Please render everything from the line containing "In the scene captured" down to the last line of the data as a Markdown table with the columns Number and Entry, numbering each line and leaving out blank lines.

===== Material for this exercise

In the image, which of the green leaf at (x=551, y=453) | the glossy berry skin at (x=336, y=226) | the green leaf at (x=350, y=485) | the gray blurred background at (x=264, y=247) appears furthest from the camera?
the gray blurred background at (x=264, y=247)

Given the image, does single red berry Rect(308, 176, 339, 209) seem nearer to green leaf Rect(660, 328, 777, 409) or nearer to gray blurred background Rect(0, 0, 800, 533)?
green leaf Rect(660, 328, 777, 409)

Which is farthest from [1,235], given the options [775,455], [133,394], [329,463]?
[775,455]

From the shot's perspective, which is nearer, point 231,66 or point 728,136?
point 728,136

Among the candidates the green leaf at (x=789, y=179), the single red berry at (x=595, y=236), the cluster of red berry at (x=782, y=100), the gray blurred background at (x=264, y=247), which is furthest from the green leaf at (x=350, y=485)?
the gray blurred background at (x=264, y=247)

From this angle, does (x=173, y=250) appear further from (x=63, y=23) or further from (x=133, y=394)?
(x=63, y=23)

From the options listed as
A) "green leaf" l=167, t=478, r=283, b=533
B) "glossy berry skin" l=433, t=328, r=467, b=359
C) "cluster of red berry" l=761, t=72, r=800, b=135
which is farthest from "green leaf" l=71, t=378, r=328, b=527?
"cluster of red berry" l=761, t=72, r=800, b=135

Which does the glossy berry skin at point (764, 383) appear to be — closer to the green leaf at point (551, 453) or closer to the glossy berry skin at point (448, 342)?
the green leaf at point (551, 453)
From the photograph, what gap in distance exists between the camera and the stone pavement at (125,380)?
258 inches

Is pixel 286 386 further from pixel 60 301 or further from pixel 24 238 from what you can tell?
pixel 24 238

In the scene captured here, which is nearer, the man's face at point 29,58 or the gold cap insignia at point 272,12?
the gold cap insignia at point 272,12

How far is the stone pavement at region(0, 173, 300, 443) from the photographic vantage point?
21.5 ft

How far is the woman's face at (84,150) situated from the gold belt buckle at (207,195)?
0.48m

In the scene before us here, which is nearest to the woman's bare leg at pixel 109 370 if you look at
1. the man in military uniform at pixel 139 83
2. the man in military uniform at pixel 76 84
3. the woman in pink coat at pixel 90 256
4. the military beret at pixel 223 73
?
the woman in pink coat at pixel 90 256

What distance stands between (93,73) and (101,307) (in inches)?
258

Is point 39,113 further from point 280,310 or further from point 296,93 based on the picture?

==========

◆ Solution below
| Number | Entry |
|---|---|
| 1 | In the scene captured here, which is nearer, the man's face at point 29,58 or the gold cap insignia at point 272,12? |
| 2 | the gold cap insignia at point 272,12 |
| 3 | How far is the stone pavement at region(0, 173, 300, 443) from the photographic vantage point? |
| 4 | 21.5 ft |
| 5 | How far is the woman's face at (84,150) situated from the gold belt buckle at (207,195)? |
| 6 | 0.48m |
| 7 | In the scene before us here, which is nearest to the woman's bare leg at pixel 109 370 if you look at |
| 8 | 1. the man in military uniform at pixel 139 83 |
| 9 | 2. the man in military uniform at pixel 76 84 |
| 10 | 3. the woman in pink coat at pixel 90 256 |
| 11 | 4. the military beret at pixel 223 73 |
| 12 | ? |
| 13 | the woman in pink coat at pixel 90 256 |
| 14 | What distance stands between (93,73) and (101,307) (in inches)? |
| 15 | 258 |
| 16 | Is point 39,113 further from point 280,310 or further from point 296,93 based on the picture? |